Of Catalysts and Sacrifices

I have finally—finally—finished the Farseer trilogy by Robin Hobb. And now I know why I read paranormal and urban fantasy over straight fantasy. I think I'd been seduced into a false sense of security that as long as I avoided George R. R. Martin, I didn’t have to worry about harsh reality intruding in my fantasy novels. What's that joke about good old George? That he doesn't use Twitter because it would only give him 140 characters to kill off?  Well, Robin Hobb proved that an author need not kill her characters in order to break the hearts of her readers. I invested countless hours in this trilogy—it's long—and I kept reading because I was desperate to unravel the mysteries she weaves and see how the story comes together in the end. And Ms. Hobb makes good on her promises; she resolves her mysteries in a clever and original  manner, which is all well and good. But there was little satisfaction to be had at the end of the series (although I understand that there are other books with the characters of the Fitz and the Fool, but I'm taking a break from all things Hobb for a bit). I find myself unutterably sad at the way it all turned out. As one of the main characters is called, I felt like the Sacrifice--leaving my reader's sweat and tears on the altar of these books. Which makes them great, I suppose, just not what I had been looking for. Too fine for my tastes, perhaps. Too demanding to be truly entertaining. Too heartbreaking to be called escapism.

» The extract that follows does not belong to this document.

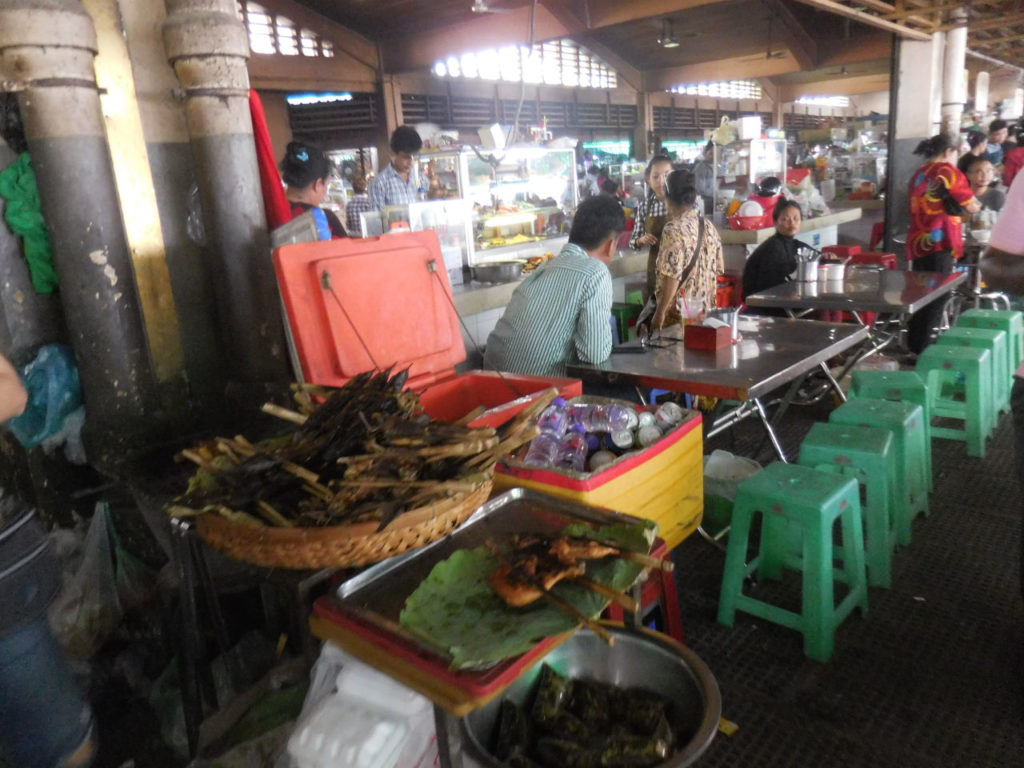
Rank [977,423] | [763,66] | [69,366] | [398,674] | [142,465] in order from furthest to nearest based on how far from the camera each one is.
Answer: [763,66] < [977,423] < [69,366] < [142,465] < [398,674]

But that is not what this post is about, I'm sure you will be shocked to learn.  In these books, we are introduced to the concept of the Catalyst, a hero prophesied to come to save the world, which is, of course, a common theme in true fantasy stories. And, like most of those destined to save the world in the fantasy genre, this Catalyst is not much to behold at first glance. In the eyes of his co-conspirators, he is but a green child who knows neither his skills nor his strength and fumbles around from pillar to post, ignorant of what he does, succeeding only by accident, seemingly. It is a well-worn device, but well played in the hands of a master storyteller like Ms. Hobb.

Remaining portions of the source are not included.